[Scraped caption text data]

──────────────────────────────

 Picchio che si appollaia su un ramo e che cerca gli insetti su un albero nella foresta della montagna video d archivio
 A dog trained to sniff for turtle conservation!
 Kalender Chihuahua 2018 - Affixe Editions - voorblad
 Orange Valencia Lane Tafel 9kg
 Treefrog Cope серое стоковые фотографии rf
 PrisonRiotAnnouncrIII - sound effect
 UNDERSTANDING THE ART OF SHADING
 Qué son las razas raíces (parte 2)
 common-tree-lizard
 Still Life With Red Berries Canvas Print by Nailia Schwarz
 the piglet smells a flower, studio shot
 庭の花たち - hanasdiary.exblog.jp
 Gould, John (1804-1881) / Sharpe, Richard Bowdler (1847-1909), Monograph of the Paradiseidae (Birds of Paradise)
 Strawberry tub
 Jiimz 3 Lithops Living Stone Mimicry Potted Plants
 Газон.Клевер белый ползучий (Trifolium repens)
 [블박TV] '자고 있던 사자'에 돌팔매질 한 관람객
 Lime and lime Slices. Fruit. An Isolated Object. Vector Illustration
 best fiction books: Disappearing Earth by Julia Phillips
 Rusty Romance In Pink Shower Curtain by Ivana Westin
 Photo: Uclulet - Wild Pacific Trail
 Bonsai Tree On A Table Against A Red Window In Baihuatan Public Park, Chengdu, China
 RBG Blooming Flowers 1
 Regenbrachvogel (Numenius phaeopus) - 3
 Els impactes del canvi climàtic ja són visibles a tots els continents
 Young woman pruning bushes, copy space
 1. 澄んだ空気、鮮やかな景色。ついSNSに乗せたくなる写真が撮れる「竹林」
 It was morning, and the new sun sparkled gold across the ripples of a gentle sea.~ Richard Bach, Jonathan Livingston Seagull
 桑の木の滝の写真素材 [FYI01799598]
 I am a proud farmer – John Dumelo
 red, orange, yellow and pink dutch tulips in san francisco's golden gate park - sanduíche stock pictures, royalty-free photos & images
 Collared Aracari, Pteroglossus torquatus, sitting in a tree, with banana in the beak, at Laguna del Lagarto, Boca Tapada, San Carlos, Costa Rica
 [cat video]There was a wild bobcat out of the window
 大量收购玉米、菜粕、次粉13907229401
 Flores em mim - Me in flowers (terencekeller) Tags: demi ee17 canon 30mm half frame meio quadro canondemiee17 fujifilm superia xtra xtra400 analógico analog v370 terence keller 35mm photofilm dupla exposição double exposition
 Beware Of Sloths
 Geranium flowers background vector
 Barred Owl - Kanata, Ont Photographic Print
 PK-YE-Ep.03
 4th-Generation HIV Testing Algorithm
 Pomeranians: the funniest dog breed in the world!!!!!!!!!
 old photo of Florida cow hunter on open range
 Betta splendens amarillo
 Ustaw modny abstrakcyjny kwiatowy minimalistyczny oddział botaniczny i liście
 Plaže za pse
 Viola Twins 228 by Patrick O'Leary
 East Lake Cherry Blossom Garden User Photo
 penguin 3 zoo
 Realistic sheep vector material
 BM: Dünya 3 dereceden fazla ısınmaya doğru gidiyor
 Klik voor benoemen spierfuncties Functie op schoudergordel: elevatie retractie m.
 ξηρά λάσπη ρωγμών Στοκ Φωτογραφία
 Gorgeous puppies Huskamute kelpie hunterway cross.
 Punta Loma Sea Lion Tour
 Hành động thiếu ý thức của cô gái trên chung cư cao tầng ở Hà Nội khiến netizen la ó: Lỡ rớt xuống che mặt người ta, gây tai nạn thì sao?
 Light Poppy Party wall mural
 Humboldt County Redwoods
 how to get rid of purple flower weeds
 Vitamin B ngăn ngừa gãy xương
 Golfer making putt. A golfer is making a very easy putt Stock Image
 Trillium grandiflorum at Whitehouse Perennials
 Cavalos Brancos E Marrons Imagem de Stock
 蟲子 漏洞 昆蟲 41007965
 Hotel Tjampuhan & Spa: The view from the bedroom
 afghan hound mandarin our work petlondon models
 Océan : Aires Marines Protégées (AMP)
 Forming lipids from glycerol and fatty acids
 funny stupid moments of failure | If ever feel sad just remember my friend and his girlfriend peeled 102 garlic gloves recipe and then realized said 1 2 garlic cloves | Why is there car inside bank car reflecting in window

──────────────────────────────

→ What you are asked to do
Proceeding from the line containing "庭の花たち - hanasdiary.exblog.jp" through the line containing "red, orange, yellow", transcribe the lines above exactly, both end lines included.

→ Task output
 庭の花たち - hanasdiary.exblog.jp
 Gould, John (1804-1881) / Sharpe, Richard Bowdler (1847-1909), Monograph of the Paradiseidae (Birds of Paradise)
 Strawberry tub
 Jiimz 3 Lithops Living Stone Mimicry Potted Plants
 Газон.Клевер белый ползучий (Trifolium repens)
 [블박TV] '자고 있던 사자'에 돌팔매질 한 관람객
 Lime and lime Slices. Fruit. An Isolated Object. Vector Illustration
 best fiction books: Disappearing Earth by Julia Phillips
 Rusty Romance In Pink Shower Curtain by Ivana Westin
 Photo: Uclulet - Wild Pacific Trail
 Bonsai Tree On A Table Against A Red Window In Baihuatan Public Park, Chengdu, China
 RBG Blooming Flowers 1
 Regenbrachvogel (Numenius phaeopus) - 3
 Els impactes del canvi climàtic ja són visibles a tots els continents
 Young woman pruning bushes, copy space
 1. 澄んだ空気、鮮やかな景色。ついSNSに乗せたくなる写真が撮れる「竹林」
 It was morning, and the new sun sparkled gold across the ripples of a gentle sea.~ Richard Bach, Jonathan Livingston Seagull
 桑の木の滝の写真素材 [FYI01799598]
 I am a proud farmer – John Dumelo
 red, orange, yellow and pink dutch tulips in san francisco's golden gate park - sanduíche stock pictures, royalty-free photos & images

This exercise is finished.